### TO DO
Answer these questions about the passage on Paul and James:
1. What does the passage call the primary object of Paul's preaching?
2. What does James accentuate, according to the passage?
3. To which Christians did Paul say that salvation must be preserved "with fear and trembling"?

### EXERCISE PASSAGE
Seen in this perspective, the centrality of justification without works, the primary object of Paul’s preaching, does not clash with faith that works through love; indeed, it demands that our faith itself be expressed in a life in accordance with the Spirit. Often there is seen an unfounded opposition between St Paul’s theology and that of St James, who writes in his Letter: “as the body apart from the spirit is dead, so faith apart from works is dead”(2: 26). In reality, while Paul is primarily concerned to show that faith in Christ is necessary and sufficient, James accentuates the consequential relations between faith and works (cf. Jas 2: 24). Therefore, for both Paul and James, faith that is active in love testifies to the freely given gift of justification in Christ. Salvation received in Christ needs to be preserved and witnessed to “with fear and trembling. For God is at work in you, both to will and to work for his good pleasure…. Do all things without grumbling or questioning… holding fast the word of life”, St Paul was to say further, to the Christians of Philippi (cf. Phil 2: 12-14, 16).

### DATA BELOW
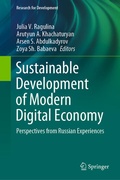 Cover: Sustainable Development of Modern Digital Economy - Springer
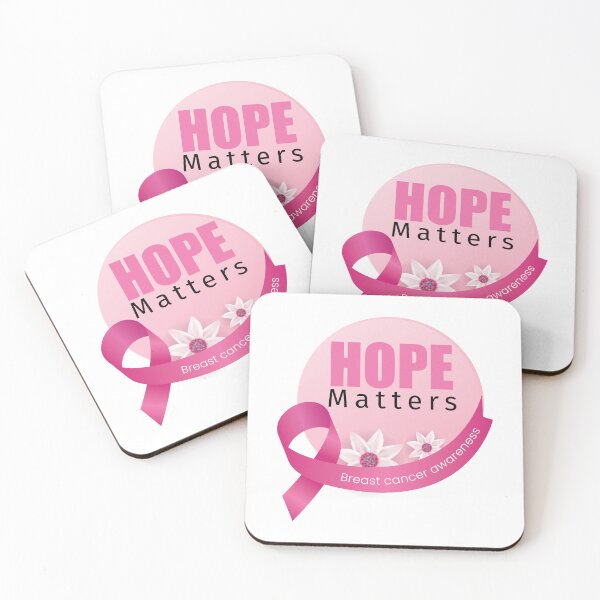 Item preview, Hope Matters Breast Cancer Awareness Pink Ribbon Design designed and sold by Basferr..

### EXERCISE SOLUTION
1. The centrality of justification without works.
2. The consequential relations between faith and works.
3. The Christians of Philippi.